In my current program (which takes about 25 minutes to compare - the file and database are the exact same here both 45k rows with no differences), I have all existing records on the database in a DataCollection<Entity>
which inherits Collection<T>
and IEnumerable<T>
In my code below I am filtering using the Where
method and then doing a logic based the count of matches. The Where
seems to be the bottleneck here. Is there a more efficient approach than this? I am by no means a LINQ expert.

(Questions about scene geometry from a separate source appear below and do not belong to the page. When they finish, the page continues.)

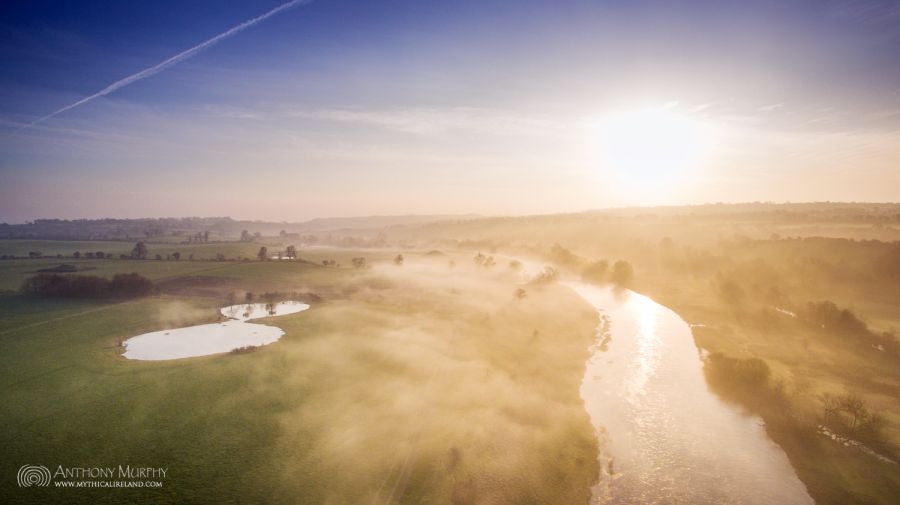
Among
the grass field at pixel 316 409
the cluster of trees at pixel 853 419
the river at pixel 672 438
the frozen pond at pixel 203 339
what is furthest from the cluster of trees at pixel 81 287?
the cluster of trees at pixel 853 419

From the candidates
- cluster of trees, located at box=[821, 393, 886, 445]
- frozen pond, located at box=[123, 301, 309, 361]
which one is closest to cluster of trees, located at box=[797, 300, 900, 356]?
cluster of trees, located at box=[821, 393, 886, 445]

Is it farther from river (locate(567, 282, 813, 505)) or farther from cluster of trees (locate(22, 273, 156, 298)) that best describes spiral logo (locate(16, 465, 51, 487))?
cluster of trees (locate(22, 273, 156, 298))

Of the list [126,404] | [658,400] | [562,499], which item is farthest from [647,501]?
[126,404]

foreach (var record in inputDataLines)
{
var fields = record.Split(',');
var fund = fields[0];
var bps = Convert.ToDecimal(fields[1]);
var withdrawalPct = Convert.ToDecimal(fields[2]);
var percentile = Convert.ToInt32(fields[3]);
var age = Convert.ToInt32(fields[4]);
var bombOutTerm = Convert.ToDecimal(fields[5]);
var matchingRows = existingRecords.Entities.Where(r => r["field_1"].ToString() == fund
&& Convert.ToDecimal(r["field_2"]) == bps
&& Convert.ToDecimal(r["field_3"]) == withdrawalPct
&& Convert.ToDecimal(r["field_4"]) == percentile
&& Convert.ToDecimal(r["field_5"]) == age);
entitiesFound.AddRange(matchingRows);
if (matchingRows.Count() == 0)
{
rowsToAdd.Add(record);
}
else if (matchingRows.Count() == 1)
{
if (Convert.ToDecimal(matchingRows.First()["field_6"]) != bombOutTerm)
{
rowsToUpdate.Add(record);
entitiesToUpdate.Add(matchingRows.First());
}
}
else
{
entitiesToDelete.AddRange(matchingRows);
rowsToAdd.Add(record);
}
}
EDIT: I can confirm that all existingRecords
are in memory before this code is executed. There is no IO or DB access in the above loop.